Reflecting on his successful career as a lawyer and a judge, he says he’s been a proponent of social justice issues since his days at Prozdor. “The Torah, it just resonated with me, and I’ve carried that along ever since,” he says. “I will always be involved in some social justice movement, because if we don’t participate, then we’re lost.”

The imperative to make change runs in the family. Hoch’s mother received a degree from Hebrew College, he notes, and worked as a Jewish educator for decades. She encouraged him and his brothers to continue their education on social justice issues at Prozdor. “I wanted to go, I wanted to further my education, and I was really interested in meeting people from other parts of the Greater Boston area,” he recalls.

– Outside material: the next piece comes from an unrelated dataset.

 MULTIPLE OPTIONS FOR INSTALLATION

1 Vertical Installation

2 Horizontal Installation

He found Prozdor’s teachers dedicated to engaging students and helping them grow through active participation with the materials and each other. Similar to law school, he notes, they were dialoguing and making meaningful connections. “The teachers were great across the board. They weren’t just lecturing, they were challenging us,” he says. “Everybody had an opportunity to participate, everyone wanted to participate, and that’s how you learn.”

And so, in all of the ways he’s been involved in social justice, he’s always thinking back on Prozdor and what he learned there. It’s led him to support Hebrew College both through generous annual campaign donations and in his estate planning, where he has included the College. “For those of us who’ve been impacted tremendously by our education at Hebrew College, it’s very easy to say ‘this is what I want to do,’ so I made that a part of my estate,” he says.

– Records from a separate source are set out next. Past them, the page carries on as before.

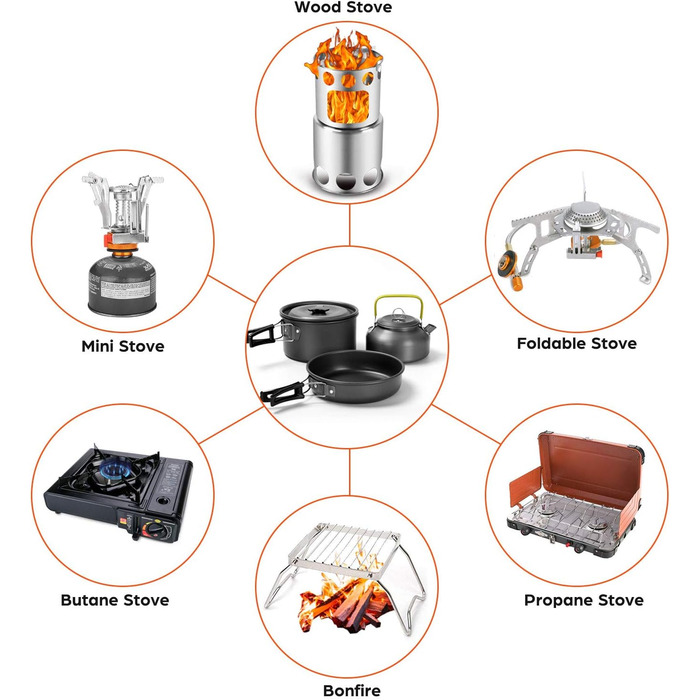 Wood Stove

Mini Stove

Foldable Stove

Butane Stove

Propane Stove

Bonfire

Hoch joins other members of Hebrew College’s new Living Legacy Society who have made planned gifts to support the education of future Jewish leaders, help create innovative and inspiring programming, and build interdenominational and interreligious understanding, while gaining financial and tax benefits for their families.

When he goes to Boston, Hoch says he likes to trace the walk from the last trolley up Beacon Street over to Hawes Street, where he and his friends spent time in Hebrew College’s former Beaux-Arts building, exploring every nook and cranny. “I have tremendous memories not only of the classes and what we learned there, but of time with my Prozdor friends, just exploring and having a good time.”

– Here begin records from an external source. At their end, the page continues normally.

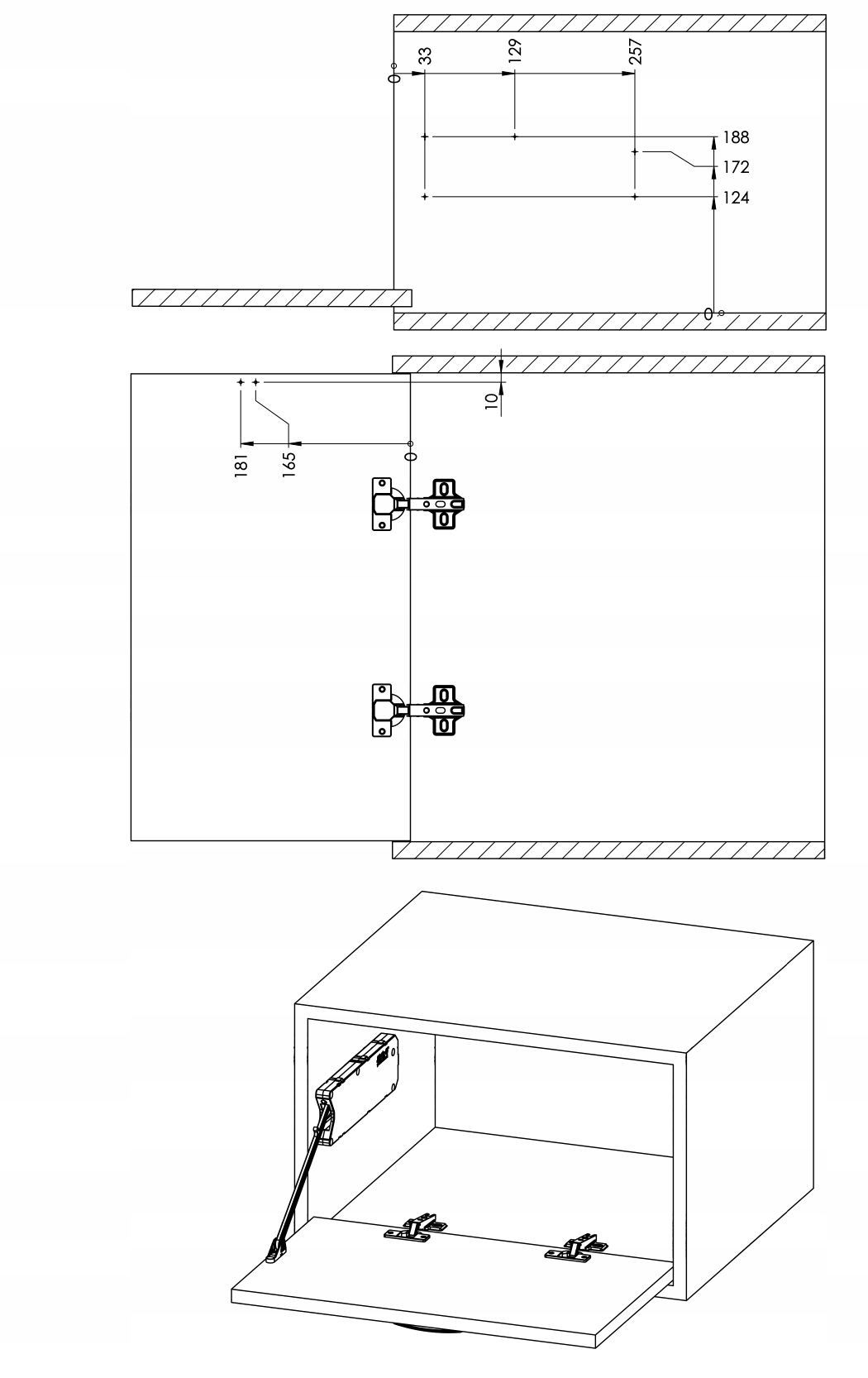 0
33
129
257
188
172
124
0
10
181
165
0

Reflecting on the positive experience he had meeting people from different backgrounds and the discussions they had in class, he has chosen, he says, to “take the opportunity to encourage the next generations to get education, to seek out knowledge.”

His grandmother, he recalls, was adamant that each one of her 20 grandchildren find something they were passionate about and take action. “She said it doesn’t make a difference what it is, it can be in arts, the sciences, whatever it is, but you have to contribute back to the community,” he recalled. “She just told us we had to make a commitment to make this world better, tikkun olam.”

As such, his pursuit of tikkun olam inspired him to have a six-foot tall, stone statue of a shepherd and a lamb commissioned, which is bequeathed to the school. “I envision this as a place where people can see it through the window and smile, or spend some time there,” he says, adding that he finds art to be an element of both education and inspiration. Made by Israeli artist Boaz Vaadia, the shepherd and lamb are stacked on top of one another. “In my life I’ve been both the shepherd and the lamb,” he says. “As I’ve gotten older, I’ve been the shepherd more often, bringing people into the LGBTQ plus movement, working with them, and watching them go on to do other things in the social justice movement, so to me this was a special commission.”